## START EXCERPTED PASSAGE
Giter VIP home page Giter VIP logo

wonderdog's Introduction

Wonderdog

Wonderdog makes ElasticSearch easier to connect with Hadoop. It provides a few kinds of functionality:

# Hadoop MapReduce

Wonderdog provides InputFormat and OutputFormat classes that can be used in your own custom Hadoop MapReduce jobs.

  • com.infochimps.elasticsearch.ElasticSearchInputFormat
  • com.infochimps.elasticsearch.ElasticSearchOutputFormat
  • com.infochimps.elasticsearch.ElasticSearchStreamingInputFormat
  • com.infochimps.elasticsearch.ElasticSearchStreamingOutputFormat

These classes come in streaming (for the old mapred API) and non-streaming (for the new mapreduce API) flavors.

To use these classes, you'll need to declare a dependency on Wonderdog in your project's pom.xml:

<project>
  ...
  <dependencies>
    <dependency>
      <groupId>com.infochimps</groupId>
      <artifactId>elasticsearch</artifactId>
      <version>1.0-SNAPSHOT</version>
    </dependency>
    ...
  </dependencies>
  ...
## END EXCERPTED PASSAGE
## START RECORDS
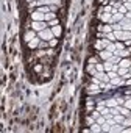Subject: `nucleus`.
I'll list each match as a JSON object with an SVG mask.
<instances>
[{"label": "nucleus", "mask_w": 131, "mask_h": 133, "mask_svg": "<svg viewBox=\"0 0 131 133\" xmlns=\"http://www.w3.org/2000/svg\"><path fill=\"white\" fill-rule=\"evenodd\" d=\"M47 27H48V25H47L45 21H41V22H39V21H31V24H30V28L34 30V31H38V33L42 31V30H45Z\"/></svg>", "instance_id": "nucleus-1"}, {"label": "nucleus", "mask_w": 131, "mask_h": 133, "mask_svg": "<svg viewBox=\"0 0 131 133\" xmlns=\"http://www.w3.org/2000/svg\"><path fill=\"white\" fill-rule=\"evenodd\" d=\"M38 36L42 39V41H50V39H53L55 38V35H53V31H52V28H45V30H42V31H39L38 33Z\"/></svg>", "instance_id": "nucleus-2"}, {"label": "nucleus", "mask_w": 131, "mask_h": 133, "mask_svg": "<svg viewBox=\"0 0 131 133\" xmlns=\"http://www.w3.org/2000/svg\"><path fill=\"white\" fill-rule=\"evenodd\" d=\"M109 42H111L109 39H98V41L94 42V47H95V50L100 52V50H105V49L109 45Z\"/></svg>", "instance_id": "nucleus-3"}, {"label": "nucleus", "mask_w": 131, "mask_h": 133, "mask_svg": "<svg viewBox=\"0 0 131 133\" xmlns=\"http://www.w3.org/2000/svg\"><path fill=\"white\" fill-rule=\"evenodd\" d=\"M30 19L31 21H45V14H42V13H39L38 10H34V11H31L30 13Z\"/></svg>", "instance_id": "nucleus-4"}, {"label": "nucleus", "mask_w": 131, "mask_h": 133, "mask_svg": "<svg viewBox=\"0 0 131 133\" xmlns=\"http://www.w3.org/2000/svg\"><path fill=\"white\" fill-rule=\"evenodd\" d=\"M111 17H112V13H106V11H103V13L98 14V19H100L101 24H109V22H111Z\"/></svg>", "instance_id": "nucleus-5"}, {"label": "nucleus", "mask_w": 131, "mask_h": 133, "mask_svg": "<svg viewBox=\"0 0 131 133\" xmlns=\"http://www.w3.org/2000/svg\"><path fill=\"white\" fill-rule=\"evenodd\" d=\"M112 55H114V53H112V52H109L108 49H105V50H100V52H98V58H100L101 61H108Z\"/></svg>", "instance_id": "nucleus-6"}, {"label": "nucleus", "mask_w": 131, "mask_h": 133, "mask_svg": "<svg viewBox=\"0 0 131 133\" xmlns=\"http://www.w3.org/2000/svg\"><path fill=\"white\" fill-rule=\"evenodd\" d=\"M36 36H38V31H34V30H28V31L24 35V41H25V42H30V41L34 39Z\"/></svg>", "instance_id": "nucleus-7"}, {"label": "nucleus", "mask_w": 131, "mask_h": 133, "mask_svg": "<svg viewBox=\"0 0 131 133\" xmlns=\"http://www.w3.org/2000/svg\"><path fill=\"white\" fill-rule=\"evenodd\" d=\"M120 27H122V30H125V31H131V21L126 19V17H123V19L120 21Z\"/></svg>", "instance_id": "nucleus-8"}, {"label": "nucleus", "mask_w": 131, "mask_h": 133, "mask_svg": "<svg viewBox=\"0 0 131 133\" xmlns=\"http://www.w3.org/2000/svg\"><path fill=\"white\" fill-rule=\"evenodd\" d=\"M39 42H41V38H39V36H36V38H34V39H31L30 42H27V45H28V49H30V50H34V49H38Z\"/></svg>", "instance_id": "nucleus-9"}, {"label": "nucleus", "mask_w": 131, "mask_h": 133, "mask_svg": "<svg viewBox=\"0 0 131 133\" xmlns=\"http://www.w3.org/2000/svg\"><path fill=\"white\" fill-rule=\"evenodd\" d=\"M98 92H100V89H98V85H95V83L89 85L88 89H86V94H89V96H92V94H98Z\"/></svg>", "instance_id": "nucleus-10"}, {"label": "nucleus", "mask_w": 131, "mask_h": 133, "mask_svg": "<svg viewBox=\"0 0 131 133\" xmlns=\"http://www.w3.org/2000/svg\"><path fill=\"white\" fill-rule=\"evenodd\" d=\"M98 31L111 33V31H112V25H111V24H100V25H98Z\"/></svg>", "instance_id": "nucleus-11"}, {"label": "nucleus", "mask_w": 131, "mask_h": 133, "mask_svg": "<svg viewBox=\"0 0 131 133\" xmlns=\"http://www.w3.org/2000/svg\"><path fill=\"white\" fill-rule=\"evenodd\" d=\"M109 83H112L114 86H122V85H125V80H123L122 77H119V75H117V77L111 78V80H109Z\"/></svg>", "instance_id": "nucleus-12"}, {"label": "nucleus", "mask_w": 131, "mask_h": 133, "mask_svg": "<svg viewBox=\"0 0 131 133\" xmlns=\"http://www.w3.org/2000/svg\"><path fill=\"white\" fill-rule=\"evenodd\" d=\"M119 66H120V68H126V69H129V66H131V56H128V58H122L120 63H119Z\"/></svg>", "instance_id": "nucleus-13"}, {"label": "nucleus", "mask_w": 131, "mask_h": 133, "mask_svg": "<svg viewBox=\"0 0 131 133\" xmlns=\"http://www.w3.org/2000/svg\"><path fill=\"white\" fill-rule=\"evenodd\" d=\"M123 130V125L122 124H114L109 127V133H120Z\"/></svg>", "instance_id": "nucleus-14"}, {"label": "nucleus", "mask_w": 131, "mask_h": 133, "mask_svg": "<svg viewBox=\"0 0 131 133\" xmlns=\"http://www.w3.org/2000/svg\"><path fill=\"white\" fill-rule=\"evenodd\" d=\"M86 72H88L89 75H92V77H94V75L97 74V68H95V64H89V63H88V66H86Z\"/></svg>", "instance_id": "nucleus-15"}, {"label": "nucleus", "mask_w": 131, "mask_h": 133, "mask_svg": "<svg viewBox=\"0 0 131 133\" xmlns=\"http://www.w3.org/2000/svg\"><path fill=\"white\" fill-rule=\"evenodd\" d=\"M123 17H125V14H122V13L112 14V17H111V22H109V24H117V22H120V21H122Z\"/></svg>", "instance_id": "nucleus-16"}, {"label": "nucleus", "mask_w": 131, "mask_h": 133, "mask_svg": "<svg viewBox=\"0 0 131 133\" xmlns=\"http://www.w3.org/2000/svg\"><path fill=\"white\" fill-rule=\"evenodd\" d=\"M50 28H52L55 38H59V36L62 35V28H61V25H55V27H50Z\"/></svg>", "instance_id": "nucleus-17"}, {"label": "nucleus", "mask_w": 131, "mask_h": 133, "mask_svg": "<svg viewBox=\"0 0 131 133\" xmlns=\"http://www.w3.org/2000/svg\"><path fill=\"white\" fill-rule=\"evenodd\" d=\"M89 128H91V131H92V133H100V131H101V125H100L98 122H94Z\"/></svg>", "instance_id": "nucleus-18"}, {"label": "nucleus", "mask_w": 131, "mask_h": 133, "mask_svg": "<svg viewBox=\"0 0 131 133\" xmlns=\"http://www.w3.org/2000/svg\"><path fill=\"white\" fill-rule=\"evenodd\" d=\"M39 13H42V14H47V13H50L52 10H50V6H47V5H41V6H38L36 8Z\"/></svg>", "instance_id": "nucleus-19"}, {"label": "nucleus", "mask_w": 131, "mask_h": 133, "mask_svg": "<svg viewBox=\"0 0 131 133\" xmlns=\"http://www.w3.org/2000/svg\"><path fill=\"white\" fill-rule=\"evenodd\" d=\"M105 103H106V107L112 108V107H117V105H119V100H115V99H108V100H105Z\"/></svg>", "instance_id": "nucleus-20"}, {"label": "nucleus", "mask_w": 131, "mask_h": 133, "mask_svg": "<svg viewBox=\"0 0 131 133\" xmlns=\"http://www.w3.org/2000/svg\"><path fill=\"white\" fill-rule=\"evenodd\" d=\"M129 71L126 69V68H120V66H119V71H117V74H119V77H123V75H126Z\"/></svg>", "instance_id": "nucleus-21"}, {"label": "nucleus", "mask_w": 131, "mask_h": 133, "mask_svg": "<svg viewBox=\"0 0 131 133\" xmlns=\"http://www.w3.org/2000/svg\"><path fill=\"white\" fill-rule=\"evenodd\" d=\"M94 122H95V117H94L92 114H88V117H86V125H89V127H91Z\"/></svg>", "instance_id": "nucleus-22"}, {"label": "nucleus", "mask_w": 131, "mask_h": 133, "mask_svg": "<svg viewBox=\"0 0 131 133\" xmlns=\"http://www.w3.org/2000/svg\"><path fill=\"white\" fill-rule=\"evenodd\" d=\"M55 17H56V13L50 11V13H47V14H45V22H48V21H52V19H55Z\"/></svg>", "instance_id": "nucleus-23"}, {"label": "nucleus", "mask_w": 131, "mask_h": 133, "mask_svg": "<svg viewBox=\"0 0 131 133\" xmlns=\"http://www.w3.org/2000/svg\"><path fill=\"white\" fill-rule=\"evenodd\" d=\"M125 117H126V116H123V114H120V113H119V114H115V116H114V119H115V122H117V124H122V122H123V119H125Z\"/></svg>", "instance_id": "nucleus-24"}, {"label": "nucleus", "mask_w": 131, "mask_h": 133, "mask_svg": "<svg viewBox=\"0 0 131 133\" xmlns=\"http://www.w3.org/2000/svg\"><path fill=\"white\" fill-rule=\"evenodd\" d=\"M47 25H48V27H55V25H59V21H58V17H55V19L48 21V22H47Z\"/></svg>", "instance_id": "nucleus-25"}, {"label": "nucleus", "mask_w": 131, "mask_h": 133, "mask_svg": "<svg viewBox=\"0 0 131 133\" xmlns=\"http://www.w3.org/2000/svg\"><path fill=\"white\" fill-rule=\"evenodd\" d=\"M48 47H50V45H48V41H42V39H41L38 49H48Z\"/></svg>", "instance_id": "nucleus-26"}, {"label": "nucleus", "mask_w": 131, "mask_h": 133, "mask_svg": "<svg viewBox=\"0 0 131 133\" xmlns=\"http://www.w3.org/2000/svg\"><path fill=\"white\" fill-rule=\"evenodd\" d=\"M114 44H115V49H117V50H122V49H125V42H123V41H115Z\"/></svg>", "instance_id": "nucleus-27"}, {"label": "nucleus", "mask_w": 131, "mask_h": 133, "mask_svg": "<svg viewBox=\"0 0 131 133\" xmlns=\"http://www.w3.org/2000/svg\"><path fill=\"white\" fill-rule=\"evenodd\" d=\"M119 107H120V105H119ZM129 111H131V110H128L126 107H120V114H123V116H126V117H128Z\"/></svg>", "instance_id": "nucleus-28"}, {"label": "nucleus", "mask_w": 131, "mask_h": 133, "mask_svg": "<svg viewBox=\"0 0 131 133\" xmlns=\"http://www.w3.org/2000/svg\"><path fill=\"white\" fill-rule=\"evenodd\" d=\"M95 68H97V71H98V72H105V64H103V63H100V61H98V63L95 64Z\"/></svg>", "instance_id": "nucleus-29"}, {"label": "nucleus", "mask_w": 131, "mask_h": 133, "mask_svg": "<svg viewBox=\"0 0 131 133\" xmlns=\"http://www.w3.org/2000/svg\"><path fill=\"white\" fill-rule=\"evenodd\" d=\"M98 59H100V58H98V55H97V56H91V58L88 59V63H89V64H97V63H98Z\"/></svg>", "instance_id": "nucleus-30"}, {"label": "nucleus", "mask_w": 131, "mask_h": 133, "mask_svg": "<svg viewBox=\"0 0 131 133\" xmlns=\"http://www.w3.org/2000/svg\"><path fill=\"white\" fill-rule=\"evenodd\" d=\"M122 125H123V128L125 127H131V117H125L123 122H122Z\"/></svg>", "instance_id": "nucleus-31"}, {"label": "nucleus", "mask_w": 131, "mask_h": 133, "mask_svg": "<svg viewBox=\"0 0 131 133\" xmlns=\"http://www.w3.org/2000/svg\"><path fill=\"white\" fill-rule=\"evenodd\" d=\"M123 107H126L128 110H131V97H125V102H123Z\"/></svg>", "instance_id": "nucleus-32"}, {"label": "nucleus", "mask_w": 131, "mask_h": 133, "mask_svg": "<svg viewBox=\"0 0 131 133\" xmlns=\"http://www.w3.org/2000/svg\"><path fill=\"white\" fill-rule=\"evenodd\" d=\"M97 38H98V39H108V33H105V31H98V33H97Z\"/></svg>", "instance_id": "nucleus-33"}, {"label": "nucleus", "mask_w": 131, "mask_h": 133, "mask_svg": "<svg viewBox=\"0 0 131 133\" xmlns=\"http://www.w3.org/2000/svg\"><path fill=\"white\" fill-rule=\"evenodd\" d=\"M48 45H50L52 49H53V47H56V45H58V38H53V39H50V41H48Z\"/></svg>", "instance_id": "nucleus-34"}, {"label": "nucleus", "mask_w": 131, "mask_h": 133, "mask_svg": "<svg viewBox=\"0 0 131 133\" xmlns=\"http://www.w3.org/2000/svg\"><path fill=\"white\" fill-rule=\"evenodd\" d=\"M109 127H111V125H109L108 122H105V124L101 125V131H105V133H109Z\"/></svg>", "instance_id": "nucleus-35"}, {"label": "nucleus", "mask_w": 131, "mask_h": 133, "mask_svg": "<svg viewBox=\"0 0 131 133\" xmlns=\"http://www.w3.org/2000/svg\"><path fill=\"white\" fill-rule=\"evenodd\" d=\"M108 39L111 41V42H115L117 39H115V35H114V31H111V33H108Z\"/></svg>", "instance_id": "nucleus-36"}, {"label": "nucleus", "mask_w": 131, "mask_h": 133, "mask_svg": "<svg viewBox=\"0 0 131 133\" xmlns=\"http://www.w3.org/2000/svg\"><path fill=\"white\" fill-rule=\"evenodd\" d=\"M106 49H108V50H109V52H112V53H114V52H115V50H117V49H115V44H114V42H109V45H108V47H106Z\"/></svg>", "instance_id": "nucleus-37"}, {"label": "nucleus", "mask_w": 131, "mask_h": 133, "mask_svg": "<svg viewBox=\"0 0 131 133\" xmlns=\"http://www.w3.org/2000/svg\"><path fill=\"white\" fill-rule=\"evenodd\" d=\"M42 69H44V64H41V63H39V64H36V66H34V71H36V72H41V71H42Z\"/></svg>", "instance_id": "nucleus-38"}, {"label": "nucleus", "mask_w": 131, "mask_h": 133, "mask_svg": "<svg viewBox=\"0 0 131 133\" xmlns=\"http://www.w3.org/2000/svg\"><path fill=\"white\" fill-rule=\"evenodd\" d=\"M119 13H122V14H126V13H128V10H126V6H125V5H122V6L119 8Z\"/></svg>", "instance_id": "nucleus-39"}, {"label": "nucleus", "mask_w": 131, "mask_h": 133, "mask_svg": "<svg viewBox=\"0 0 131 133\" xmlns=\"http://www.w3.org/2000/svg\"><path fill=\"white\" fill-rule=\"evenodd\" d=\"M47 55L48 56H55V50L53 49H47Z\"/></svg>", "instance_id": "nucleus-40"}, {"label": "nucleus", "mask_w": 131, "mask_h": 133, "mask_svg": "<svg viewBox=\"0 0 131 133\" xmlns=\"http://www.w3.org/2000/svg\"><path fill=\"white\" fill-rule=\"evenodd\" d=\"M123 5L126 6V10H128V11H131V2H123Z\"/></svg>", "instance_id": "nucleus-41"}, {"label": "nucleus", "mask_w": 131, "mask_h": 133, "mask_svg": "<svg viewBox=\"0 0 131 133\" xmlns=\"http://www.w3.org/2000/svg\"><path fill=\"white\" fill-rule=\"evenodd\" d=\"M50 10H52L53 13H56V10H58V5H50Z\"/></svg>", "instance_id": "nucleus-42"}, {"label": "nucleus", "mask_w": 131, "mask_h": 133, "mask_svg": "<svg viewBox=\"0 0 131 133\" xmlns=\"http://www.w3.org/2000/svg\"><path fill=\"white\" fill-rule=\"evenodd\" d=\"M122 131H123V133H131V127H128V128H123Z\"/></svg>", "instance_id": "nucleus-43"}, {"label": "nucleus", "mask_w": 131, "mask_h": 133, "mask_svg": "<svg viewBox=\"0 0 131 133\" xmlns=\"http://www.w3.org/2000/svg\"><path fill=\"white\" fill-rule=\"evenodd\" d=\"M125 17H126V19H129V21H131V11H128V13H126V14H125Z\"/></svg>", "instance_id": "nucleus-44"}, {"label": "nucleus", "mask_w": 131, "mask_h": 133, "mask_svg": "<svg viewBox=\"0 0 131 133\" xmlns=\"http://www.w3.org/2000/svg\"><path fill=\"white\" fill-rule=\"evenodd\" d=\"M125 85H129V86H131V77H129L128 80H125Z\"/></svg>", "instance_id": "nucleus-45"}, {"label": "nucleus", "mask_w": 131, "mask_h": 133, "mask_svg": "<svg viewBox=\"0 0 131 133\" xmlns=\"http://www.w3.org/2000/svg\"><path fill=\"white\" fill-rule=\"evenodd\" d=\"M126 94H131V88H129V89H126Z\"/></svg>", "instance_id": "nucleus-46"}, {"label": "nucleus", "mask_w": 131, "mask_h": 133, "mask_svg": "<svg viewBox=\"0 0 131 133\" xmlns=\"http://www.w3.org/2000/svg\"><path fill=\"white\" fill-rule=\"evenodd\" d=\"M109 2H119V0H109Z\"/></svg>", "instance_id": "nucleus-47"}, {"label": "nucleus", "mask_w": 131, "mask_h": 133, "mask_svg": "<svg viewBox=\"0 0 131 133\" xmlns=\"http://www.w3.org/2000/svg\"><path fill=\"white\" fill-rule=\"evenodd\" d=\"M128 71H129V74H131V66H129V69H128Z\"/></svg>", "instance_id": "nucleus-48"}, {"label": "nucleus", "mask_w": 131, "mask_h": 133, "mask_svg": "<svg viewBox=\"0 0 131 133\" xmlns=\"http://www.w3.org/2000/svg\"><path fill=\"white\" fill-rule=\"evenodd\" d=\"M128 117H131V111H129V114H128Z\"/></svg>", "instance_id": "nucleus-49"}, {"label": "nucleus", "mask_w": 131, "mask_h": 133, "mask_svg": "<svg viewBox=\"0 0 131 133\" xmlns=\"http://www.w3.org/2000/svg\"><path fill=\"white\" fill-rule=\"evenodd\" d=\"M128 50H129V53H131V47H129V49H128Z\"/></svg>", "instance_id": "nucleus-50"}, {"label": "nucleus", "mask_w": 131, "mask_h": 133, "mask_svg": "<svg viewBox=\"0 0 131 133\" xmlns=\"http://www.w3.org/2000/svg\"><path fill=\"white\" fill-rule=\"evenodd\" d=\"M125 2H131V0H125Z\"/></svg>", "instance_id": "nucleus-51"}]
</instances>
## END RECORDS
## START RECORDS
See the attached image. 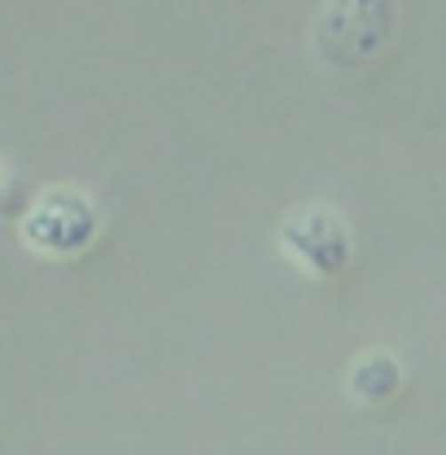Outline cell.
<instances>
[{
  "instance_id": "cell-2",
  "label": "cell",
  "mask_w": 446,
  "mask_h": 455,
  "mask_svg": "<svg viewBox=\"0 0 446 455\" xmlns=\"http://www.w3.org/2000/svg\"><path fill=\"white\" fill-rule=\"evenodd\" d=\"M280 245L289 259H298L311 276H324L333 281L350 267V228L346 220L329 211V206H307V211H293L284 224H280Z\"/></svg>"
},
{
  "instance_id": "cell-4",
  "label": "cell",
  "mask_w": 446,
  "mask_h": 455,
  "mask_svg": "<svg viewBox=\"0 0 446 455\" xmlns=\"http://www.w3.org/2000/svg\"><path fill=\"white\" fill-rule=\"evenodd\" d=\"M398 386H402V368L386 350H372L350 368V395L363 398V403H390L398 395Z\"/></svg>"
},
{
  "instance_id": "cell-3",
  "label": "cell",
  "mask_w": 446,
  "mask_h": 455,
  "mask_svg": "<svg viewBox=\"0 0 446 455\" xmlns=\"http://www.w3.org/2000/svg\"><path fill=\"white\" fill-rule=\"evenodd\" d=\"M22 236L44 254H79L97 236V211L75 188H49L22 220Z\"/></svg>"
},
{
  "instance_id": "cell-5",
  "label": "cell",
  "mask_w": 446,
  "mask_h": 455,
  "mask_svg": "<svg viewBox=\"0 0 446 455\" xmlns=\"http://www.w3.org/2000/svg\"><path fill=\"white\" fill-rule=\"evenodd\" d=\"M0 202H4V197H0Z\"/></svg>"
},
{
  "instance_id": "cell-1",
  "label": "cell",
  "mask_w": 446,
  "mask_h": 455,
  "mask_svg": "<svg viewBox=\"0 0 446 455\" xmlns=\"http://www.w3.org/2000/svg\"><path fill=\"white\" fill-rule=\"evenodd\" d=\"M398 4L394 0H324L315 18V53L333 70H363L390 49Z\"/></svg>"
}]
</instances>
## END RECORDS
## START RECORDS
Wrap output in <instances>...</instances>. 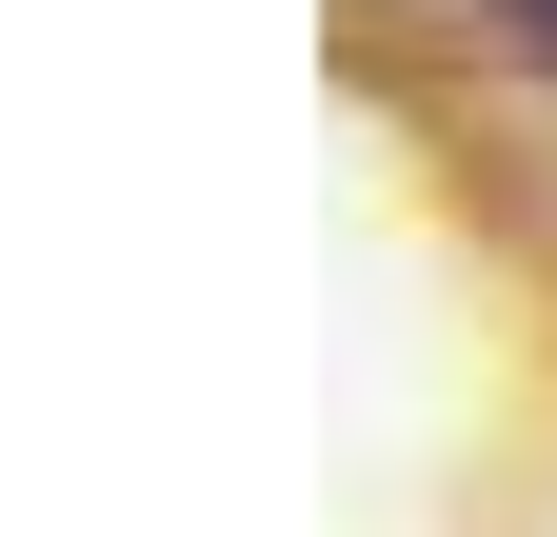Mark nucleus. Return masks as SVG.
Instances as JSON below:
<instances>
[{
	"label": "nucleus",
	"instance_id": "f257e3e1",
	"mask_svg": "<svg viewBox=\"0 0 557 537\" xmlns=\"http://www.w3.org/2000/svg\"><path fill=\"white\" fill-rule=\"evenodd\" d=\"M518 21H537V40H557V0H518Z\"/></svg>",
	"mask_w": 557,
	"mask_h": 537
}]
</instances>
## END RECORDS
> [TASK INSTRUCTIONS]:
1. Translate this sentence from the Wonderdog introduction into Spanish: "Wonderdog makes ElasticSearch easier to connect with Hadoop."
2. Using the Wonderdog introduction, answer these:
(a) Which API are the streaming classes for?
(b) In which file is the dependency on Wonderdog declared?
(c) What groupId does the dependency use?
3. From the Wonderdog introduction, return the stretch from "Giter VIP home" through "Hadoop MapReduce jobs.".

> [RESPONSES BY TASK]:
1. Wonderdog facilita la conexión de ElasticSearch con Hadoop.

2.
(a) The old mapred API.
(b) The project's pom.xml.
(c) com.infochimps

3.
Giter VIP home page Giter VIP logo

wonderdog's Introduction

Wonderdog

Wonderdog makes ElasticSearch easier to connect with Hadoop. It provides a few kinds of functionality:

# Hadoop MapReduce

Wonderdog provides InputFormat and OutputFormat classes that can be used in your own custom Hadoop MapReduce jobs.